● Instrucciones de la tarea: Reproduce palabra por palabra todos los ítems que siguen, sin alterar nada.

--------

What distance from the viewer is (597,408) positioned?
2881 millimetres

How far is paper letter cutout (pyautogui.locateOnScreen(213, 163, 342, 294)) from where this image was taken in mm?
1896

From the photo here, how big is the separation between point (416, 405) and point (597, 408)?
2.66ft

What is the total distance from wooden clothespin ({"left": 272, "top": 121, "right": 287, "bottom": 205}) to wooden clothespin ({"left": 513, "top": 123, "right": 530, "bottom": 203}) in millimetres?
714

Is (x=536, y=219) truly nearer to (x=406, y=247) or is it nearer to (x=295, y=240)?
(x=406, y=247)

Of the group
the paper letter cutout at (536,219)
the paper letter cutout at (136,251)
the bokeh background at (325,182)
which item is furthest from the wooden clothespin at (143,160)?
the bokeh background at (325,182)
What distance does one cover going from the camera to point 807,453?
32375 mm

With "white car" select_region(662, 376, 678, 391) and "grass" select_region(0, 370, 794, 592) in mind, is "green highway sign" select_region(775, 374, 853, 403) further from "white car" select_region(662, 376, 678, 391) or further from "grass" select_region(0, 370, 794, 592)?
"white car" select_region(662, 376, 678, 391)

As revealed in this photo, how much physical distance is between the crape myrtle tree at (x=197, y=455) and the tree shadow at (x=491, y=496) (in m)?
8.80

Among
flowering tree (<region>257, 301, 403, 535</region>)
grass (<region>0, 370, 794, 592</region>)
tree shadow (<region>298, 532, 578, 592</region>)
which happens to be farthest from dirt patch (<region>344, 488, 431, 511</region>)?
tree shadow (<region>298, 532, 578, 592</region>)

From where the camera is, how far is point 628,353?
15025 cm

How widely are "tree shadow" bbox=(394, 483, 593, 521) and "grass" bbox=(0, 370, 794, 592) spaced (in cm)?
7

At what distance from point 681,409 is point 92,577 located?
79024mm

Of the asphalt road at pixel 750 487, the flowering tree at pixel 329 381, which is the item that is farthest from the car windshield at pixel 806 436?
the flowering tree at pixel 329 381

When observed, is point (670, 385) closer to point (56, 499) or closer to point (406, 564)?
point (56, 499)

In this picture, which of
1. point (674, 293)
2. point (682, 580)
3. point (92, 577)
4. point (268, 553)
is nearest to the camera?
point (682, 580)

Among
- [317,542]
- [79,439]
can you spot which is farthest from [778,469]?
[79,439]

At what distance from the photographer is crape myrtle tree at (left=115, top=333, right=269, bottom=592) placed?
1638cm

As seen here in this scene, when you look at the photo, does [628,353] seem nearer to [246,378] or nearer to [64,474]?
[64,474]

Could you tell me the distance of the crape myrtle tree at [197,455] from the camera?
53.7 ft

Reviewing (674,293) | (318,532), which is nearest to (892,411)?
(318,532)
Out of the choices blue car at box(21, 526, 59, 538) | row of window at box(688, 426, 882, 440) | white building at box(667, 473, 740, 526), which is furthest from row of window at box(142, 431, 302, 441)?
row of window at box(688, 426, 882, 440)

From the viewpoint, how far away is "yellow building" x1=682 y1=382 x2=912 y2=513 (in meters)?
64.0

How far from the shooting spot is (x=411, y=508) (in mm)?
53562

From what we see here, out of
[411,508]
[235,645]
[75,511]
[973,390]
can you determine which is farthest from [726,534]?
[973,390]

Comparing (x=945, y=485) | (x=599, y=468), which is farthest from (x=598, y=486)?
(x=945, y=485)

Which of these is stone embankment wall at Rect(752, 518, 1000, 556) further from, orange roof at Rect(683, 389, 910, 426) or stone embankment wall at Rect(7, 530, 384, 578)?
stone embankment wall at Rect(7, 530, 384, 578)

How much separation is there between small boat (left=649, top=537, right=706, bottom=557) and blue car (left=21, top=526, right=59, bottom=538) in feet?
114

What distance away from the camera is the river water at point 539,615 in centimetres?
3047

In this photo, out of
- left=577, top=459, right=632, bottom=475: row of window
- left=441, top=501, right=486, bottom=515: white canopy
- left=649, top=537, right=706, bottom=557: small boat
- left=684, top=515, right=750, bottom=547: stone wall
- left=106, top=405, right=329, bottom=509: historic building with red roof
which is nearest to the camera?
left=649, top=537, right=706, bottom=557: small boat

--------

● Respuesta del ejercicio:
What distance from the viewer is (597,408) positioned?
2881 millimetres

How far is paper letter cutout (pyautogui.locateOnScreen(213, 163, 342, 294)) from where this image was taken in mm?
1896

From the photo here, how big is the separation between point (416, 405) and point (597, 408)?
2.66ft

What is the total distance from wooden clothespin ({"left": 272, "top": 121, "right": 287, "bottom": 205}) to wooden clothespin ({"left": 513, "top": 123, "right": 530, "bottom": 203}) in millimetres?
714

Is (x=536, y=219) truly nearer to (x=406, y=247) or is it nearer to (x=295, y=240)?
(x=406, y=247)

Of the group
the paper letter cutout at (536,219)
the paper letter cutout at (136,251)
the bokeh background at (325,182)
which item is furthest from the wooden clothespin at (143,160)?
the bokeh background at (325,182)
What distance does one cover going from the camera to point 807,453?
32375 mm

With "white car" select_region(662, 376, 678, 391) and "grass" select_region(0, 370, 794, 592) in mind, is "green highway sign" select_region(775, 374, 853, 403) further from "white car" select_region(662, 376, 678, 391) or further from "grass" select_region(0, 370, 794, 592)?
"white car" select_region(662, 376, 678, 391)

As revealed in this photo, how much physical distance is between the crape myrtle tree at (x=197, y=455) and the tree shadow at (x=491, y=496) (in m)?
8.80

Among
flowering tree (<region>257, 301, 403, 535</region>)
grass (<region>0, 370, 794, 592</region>)
tree shadow (<region>298, 532, 578, 592</region>)
which happens to be farthest from dirt patch (<region>344, 488, 431, 511</region>)?
tree shadow (<region>298, 532, 578, 592</region>)

From where the camera is, how far is point 628,353?
15025 cm

How widely are "tree shadow" bbox=(394, 483, 593, 521) and "grass" bbox=(0, 370, 794, 592) spaced (in cm)?
7

At what distance from point 681,409 is point 92,577 located?
79024mm

Of the asphalt road at pixel 750 487, the flowering tree at pixel 329 381, which is the item that is farthest from the car windshield at pixel 806 436?
the flowering tree at pixel 329 381

When observed, is point (670, 385) closer to point (56, 499) or closer to point (406, 564)?
point (56, 499)

In this picture, which of
1. point (674, 293)
2. point (682, 580)
3. point (92, 577)
4. point (268, 553)
is nearest to the camera?
point (682, 580)

Among
- [317,542]
- [79,439]
can you spot which is farthest from [778,469]?
[79,439]

At what distance from the photographer is crape myrtle tree at (left=115, top=333, right=269, bottom=592) placed?
1638cm

As seen here in this scene, when you look at the photo, does [628,353] seem nearer to [246,378] or nearer to [64,474]?
[64,474]

Could you tell me the distance of the crape myrtle tree at [197,455] from the camera?
53.7 ft

Reviewing (674,293) | (318,532), which is nearest to (892,411)?
(318,532)
Out of the choices blue car at box(21, 526, 59, 538) | row of window at box(688, 426, 882, 440) | white building at box(667, 473, 740, 526), which is furthest from row of window at box(142, 431, 302, 441)?
row of window at box(688, 426, 882, 440)

From the viewpoint, how far away is "yellow building" x1=682 y1=382 x2=912 y2=513 (in meters)?
64.0

How far from the shooting spot is (x=411, y=508) (in mm)?
53562

From what we see here, out of
[411,508]
[235,645]
[75,511]
[973,390]
can you determine which is farthest from [726,534]?
[973,390]

Comparing (x=945, y=485) | (x=599, y=468), which is farthest from (x=598, y=486)?
(x=945, y=485)

Which of these is stone embankment wall at Rect(752, 518, 1000, 556) further from, orange roof at Rect(683, 389, 910, 426) or stone embankment wall at Rect(7, 530, 384, 578)?
stone embankment wall at Rect(7, 530, 384, 578)

How much separation is there between small boat (left=649, top=537, right=706, bottom=557) and blue car (left=21, top=526, right=59, bottom=538) in feet?
114

What distance away from the camera is the river water at point 539,615 in centimetres?
3047

In this photo, out of
- left=577, top=459, right=632, bottom=475: row of window
- left=441, top=501, right=486, bottom=515: white canopy
- left=649, top=537, right=706, bottom=557: small boat
- left=684, top=515, right=750, bottom=547: stone wall
- left=106, top=405, right=329, bottom=509: historic building with red roof
which is nearest to the camera?
left=649, top=537, right=706, bottom=557: small boat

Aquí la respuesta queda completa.